Amyloid-β (Aβ) plaque formation is a hallmark of Alzheimer's disease (AD) and precedes the onset of dementia. Aβ imaging should allow earlier diagnosis, but clinical application is hindered by the short decay half-life of current Aβ-specific ligands. 18F-BAY94-9172 is an Aβ ligand that, due to the half-life of 18F, is suitable for clinical use. We thus studied the effectiveness of this ligand in identifying patients with AD.

Methods

15 patients with mild AD, 15 healthy elderly controls, and five individuals with frontotemporal lobar degeneration (FTLD) were studied. 18F-BAY94-9172 binding was quantified by use of the standardised uptake value ratio (SUVR), which was calculated for the neocortex by use of the cerebellum as reference region. SUVR images were visually rated as normal or AD.

Findings

18F-BAY94-9172 binding matched the reported post-mortem distribution of Aβ plaques. All AD patients showed widespread neocortical binding, which was greater in the precuneus/posterior cingulate and frontal cortex than in the lateral temporal and parietal cortex. There was relative sparing of sensorimotor, occipital, and medial temporal cortex. Healthy controls and FTLD patients showed only white-matter binding, although three controls and one FTLD patient had mild uptake in frontal and precuneus cortex. At 90–120 min after injection, higher neocortical SUVR was observed in AD patients (2·0 [SD 0·3]) than in healthy controls (1·3 [SD 0·2]; p<0·0001) or FTLD patients (1·2 [SD 0·2]; p=0·009). Visual interpretation was 100% sensitive and 90% specific for detection of AD.

Interpretation

18F-BAY94-9172 PET discriminates between AD and FTLD or healthy controls and might facilitate integration of Aβ imaging into clinical practice.

Introduction

Amyloid-β (Aβ) imaging with PET allows assessment in vivo of Aβ deposition in the brain, providing an important new tool for the assessment of the causes, diagnosis, and future treatment of dementias, in which Aβ may play a part.

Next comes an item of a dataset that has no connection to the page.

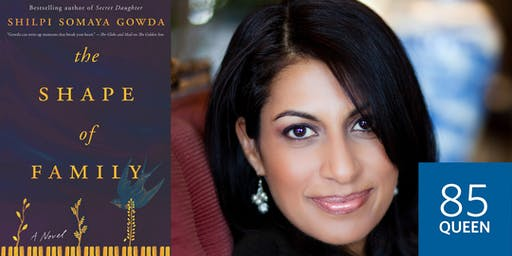 85 Queen: An Evening with Shilpi Somaya Gowda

Studies with 11C-labelled Pittsburgh compound B (2-[4′-(methylamino)phenyl]-6-hydrobenzothiazole; PIB), the most specific and widely used PET Aβ ligand, indicate that Aβ imaging may allow earlier diagnosis of Alzheimer's disease (AD) and accurate differential diagnosis of the dementias.1, 2, 3, 4, 5 11C-PIB studies show robust cortical binding in almost all AD patients,2, 6, 7 and correlate well with a reduction in CSF Aβ42.8 Binding also correlates with the rate of cerebral atrophy as measured by MRI,9 and with episodic memory impairment in apparently normal elderly individuals and in patients with mild cognitive impairment.10 Increased 11C-PIB binding may also be predictive of conversion of mild cognitive impairment to AD.11 Furthermore, comparison of the diagnostic use of Aβ imaging versus 18F-fluorodeoxyglucose PET indicates greater accuracy for distinguishing patients with mild AD from elderly controls.12

Subsequent to recent advances in imaging and CSF analysis, Dubois and colleagues13 proposed that the research criteria for the diagnosis of probable AD should be revised to allow earlier diagnosis and therapeutic intervention. The authors of this position statement argue that dementia is not required for the diagnosis of AD if there is a clear history of progressive cognitive decline, objective evidence from psychometric tests of episodic memory impairment, and characteristic abnormalities in the CSF or in neuroimaging studies. The latter includes the imaging of Aβ with appropriate PET tracers. Thus, as the criteria for the diagnosis of AD evolve, Aβ imaging is likely to have an increasingly important role in clinical practice, provided it is accessible and affordable.

Unfortunately, the 20 min radioactive decay half-life of 11C limits the use of 11C-PIB to centres with an on-site cyclotron and 11C radiochemistry expertise. Consequently, access to 11C-PIB PET is restricted and the high cost of studies is prohibitive for routine clinical use. To overcome these limitations, a tracer for imaging Aβ that can be labelled with 18F is required. The 110 min radioactive decay half-life of 18F allows centralised production and regional distribution as currently practised worldwide in the supply of 18F-fluorodeoxyglucose for clinical use.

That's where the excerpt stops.